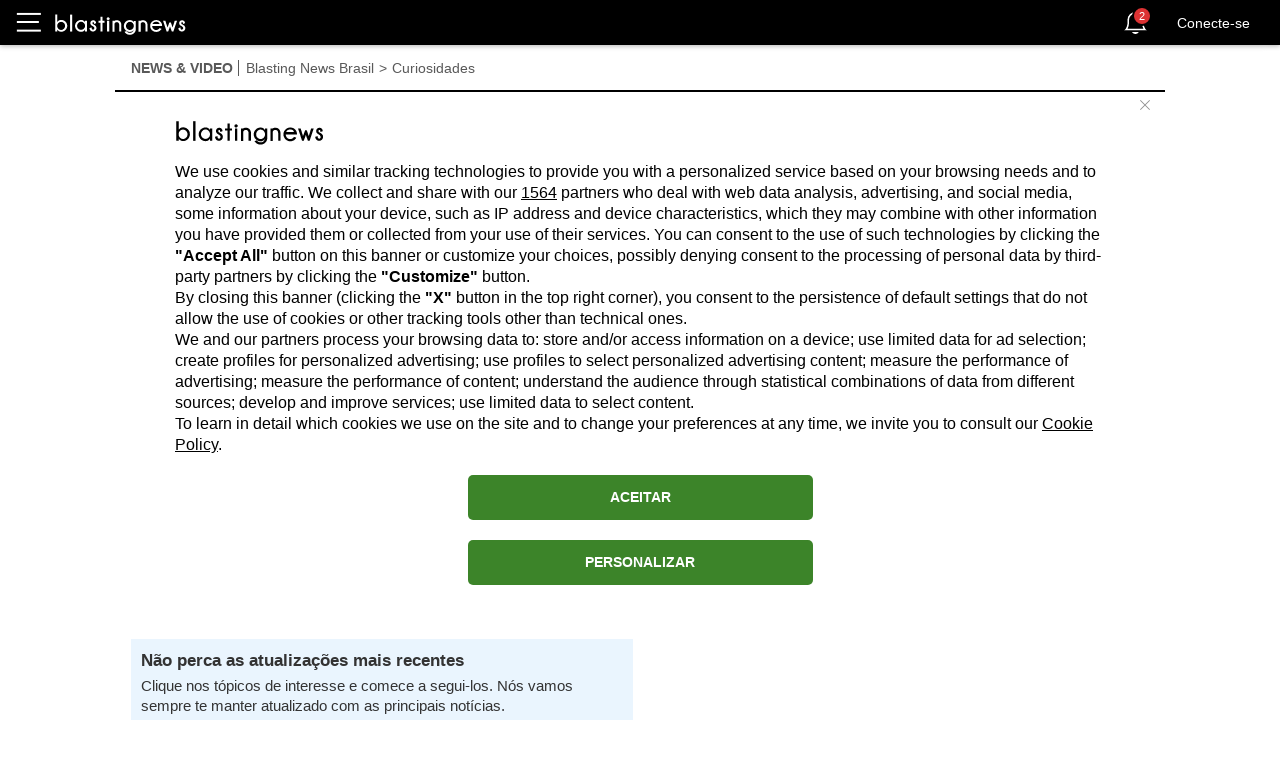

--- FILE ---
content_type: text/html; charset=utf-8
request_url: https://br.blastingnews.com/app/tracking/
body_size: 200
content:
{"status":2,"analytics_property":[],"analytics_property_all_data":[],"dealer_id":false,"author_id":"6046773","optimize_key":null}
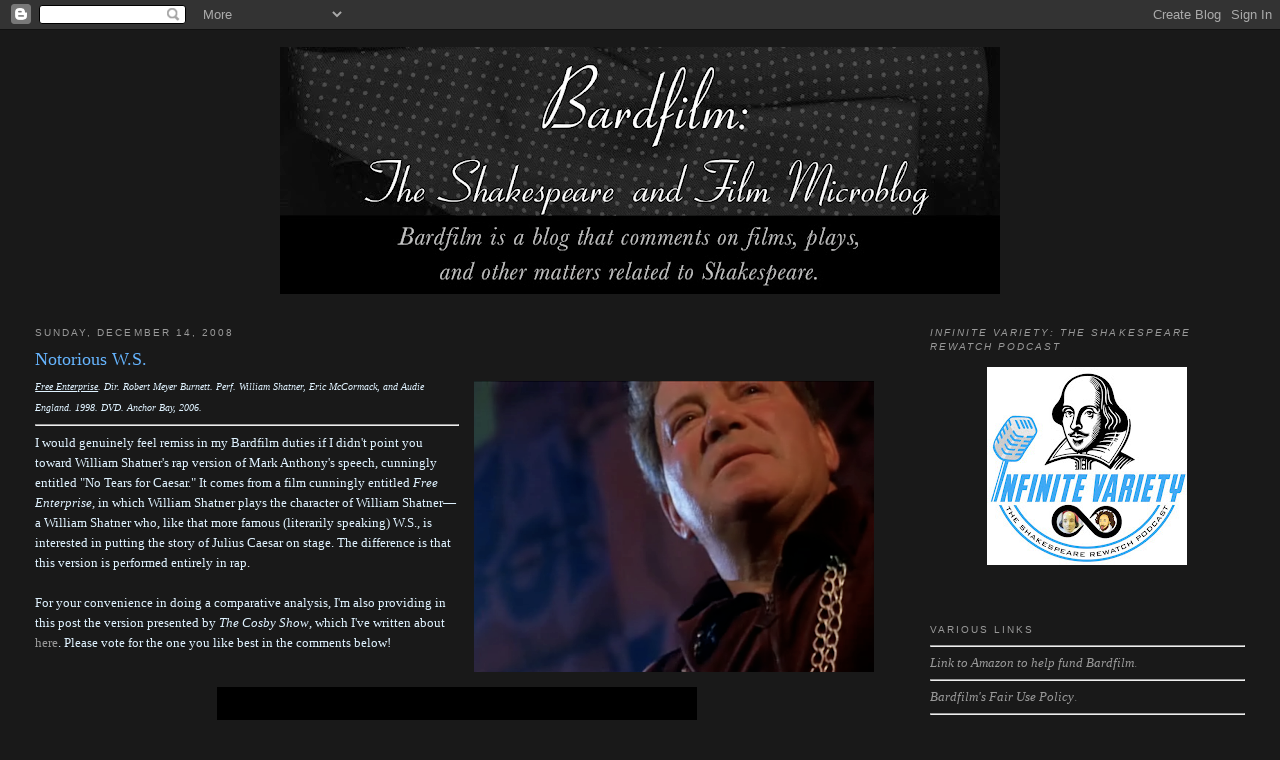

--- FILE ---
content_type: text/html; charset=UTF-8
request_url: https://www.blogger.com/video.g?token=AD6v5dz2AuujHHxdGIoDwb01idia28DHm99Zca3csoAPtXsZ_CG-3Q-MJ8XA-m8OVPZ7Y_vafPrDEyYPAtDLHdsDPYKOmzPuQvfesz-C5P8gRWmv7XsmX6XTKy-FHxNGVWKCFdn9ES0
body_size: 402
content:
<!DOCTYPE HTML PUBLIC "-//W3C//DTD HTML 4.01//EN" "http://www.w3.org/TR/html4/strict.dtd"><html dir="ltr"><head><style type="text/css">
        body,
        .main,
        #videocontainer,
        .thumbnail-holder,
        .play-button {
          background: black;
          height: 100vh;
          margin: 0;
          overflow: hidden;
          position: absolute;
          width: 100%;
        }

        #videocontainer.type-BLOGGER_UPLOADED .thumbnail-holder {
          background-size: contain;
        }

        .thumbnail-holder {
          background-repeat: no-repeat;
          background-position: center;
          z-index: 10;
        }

··········

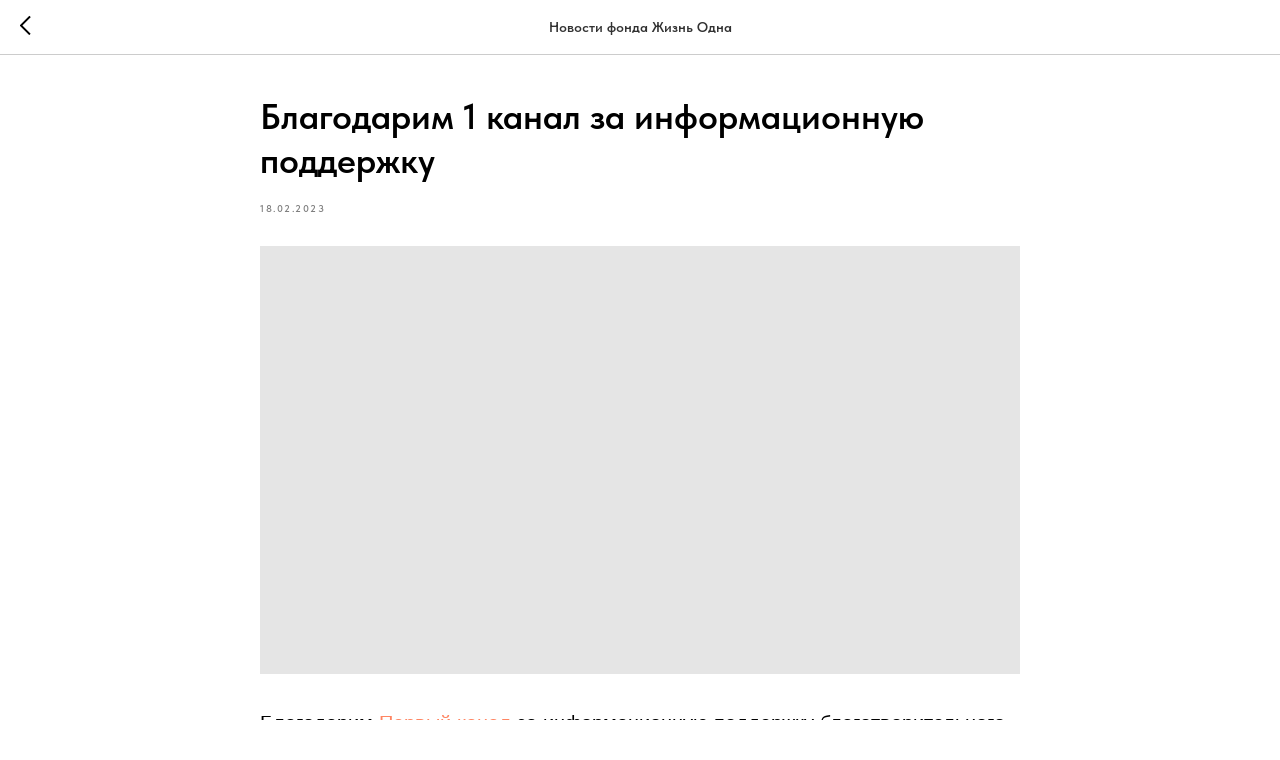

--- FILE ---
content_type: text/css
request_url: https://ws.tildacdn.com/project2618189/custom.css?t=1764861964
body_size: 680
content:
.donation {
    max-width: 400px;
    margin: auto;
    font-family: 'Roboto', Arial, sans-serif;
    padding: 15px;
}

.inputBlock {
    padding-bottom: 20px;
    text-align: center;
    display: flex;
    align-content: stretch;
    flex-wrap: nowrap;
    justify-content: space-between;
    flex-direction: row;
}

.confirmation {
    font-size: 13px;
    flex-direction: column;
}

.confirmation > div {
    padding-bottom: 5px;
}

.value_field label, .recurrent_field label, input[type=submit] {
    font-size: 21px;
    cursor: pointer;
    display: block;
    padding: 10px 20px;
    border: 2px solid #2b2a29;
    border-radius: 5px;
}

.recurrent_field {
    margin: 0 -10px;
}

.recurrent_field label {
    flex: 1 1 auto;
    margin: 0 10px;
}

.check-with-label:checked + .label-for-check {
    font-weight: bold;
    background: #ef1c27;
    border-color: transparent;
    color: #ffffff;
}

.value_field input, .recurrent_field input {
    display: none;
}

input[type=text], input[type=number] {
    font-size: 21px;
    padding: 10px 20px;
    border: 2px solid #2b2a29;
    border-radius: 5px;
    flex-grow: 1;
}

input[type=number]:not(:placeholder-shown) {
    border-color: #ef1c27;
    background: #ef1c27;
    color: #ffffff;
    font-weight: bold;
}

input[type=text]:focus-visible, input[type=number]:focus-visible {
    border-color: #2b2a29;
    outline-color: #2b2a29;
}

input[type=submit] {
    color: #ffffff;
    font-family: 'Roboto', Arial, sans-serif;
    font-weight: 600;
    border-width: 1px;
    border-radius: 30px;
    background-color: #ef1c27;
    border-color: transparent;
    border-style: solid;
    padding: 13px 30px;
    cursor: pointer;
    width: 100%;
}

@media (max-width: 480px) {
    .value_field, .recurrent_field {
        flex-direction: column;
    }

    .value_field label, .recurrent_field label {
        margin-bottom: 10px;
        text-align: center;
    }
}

··········

• Task description
Which lines of the records above contain the word "align"? Report each one.

• Written answer
    text-align: center;
    align-content: stretch;
        text-align: center;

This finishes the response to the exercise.